Measuring Bandwidth Uncertainty in Multiscale Geographically Weighted Regression Using Akaike Weights

• Published in: Annals of the American Association of Geographers Vol. 110; no. 5; pp. 1500 - 1520
• Main Authors: Li, Ziqi, Fotheringham, A. Stewart, Oshan, Taylor M., Wolf, Levi John
• Format: Journal Article
• Language: English
• Published: Washington Routledge 02.09.2020; Taylor & Francis Ltd
• Subjects: Akaike weight; amplitud de banda; bandwidth; Bandwidths; Computer simulation; Confidence intervals; Criteria; escala de procesos espaciales; incertidumbre en la selección del modelo; model selection uncertainty; multiscale geographically weighted regression; Obesity; Parameter estimation; peso Akaike; regresión geográficamente ponderada a multiescala; Regression analysis; Regression models; Simulation; spatial processes scale; Statistical analysis; Uncertainty; 多尺度地理加权回归; 带宽; 模型选择不确定性; 空间过程规模; 赤池权重
• ISSN: 2469-4452; 2469-4460
• DOI: 10.1080/24694452.2019.1704680

Bandwidth, a key parameter in geographically weighted regression models, is closely related to the spatial scale at which the underlying spatially heterogeneous processes being examined take place.
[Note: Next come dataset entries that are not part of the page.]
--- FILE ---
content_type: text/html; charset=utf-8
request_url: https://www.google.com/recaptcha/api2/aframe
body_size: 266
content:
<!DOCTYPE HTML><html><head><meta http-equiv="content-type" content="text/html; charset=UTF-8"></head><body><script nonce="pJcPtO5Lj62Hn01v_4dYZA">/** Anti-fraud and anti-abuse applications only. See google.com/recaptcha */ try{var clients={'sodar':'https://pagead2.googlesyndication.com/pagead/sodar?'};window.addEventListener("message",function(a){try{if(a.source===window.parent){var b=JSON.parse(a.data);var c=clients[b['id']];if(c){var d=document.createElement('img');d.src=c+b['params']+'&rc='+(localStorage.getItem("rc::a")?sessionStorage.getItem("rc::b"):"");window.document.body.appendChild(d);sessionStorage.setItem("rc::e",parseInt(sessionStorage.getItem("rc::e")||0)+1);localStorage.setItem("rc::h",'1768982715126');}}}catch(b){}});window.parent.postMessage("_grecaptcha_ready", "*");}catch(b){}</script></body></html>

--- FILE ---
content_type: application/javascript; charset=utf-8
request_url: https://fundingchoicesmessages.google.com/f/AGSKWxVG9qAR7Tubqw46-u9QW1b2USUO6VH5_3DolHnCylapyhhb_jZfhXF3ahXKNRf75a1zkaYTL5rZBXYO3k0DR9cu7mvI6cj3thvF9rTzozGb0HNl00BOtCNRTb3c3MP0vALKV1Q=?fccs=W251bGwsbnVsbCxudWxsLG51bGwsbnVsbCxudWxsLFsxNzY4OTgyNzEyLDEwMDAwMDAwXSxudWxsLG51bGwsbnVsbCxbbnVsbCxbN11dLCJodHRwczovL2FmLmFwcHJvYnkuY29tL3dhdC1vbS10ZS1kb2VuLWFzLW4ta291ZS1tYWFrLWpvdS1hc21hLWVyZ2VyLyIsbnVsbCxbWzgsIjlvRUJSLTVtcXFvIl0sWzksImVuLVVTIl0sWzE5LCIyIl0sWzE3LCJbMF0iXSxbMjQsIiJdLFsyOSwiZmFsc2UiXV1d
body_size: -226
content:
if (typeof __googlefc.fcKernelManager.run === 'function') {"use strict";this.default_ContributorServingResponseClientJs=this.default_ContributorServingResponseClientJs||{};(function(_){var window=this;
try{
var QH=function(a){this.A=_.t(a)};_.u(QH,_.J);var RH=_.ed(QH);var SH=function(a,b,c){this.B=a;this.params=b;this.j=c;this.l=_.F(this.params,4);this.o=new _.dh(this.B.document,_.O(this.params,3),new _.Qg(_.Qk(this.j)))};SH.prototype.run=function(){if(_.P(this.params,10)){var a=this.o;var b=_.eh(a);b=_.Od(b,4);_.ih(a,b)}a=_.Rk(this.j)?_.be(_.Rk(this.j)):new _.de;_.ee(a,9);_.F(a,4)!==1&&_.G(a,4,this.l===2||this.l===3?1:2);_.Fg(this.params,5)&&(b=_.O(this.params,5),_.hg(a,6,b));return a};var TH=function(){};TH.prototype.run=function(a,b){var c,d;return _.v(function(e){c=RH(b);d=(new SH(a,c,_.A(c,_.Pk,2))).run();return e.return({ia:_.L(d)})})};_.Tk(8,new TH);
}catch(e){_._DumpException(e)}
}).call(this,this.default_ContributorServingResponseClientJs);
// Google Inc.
Generally, a single optimal bandwidth (geographically weighted regression) or a set of covariate-specific optimal bandwidths (multiscale geographically weighted regression) is chosen based on some criterion, such as the Akaike information criterion (AIC), and then parameter estimation and inference are conditional on the choice of this bandwidth. In this article, we find that bandwidth selection is subject to uncertainty in both single-scale and multiscale geographically weighted regression models and demonstrate that this uncertainty can be measured and accounted for. Based on simulation studies and an empirical example of obesity rates in Phoenix, we show that bandwidth uncertainties can be quantitatively measured by Akaike weights and confidence intervals for bandwidths can be obtained. Understanding bandwidth uncertainty offers important insights about the scales over which different processes operate, especially when comparing covariate-specific bandwidths. Additionally, unconditional parameter estimates can be computed based on Akaike weights accounts for bandwidth selection uncertainty.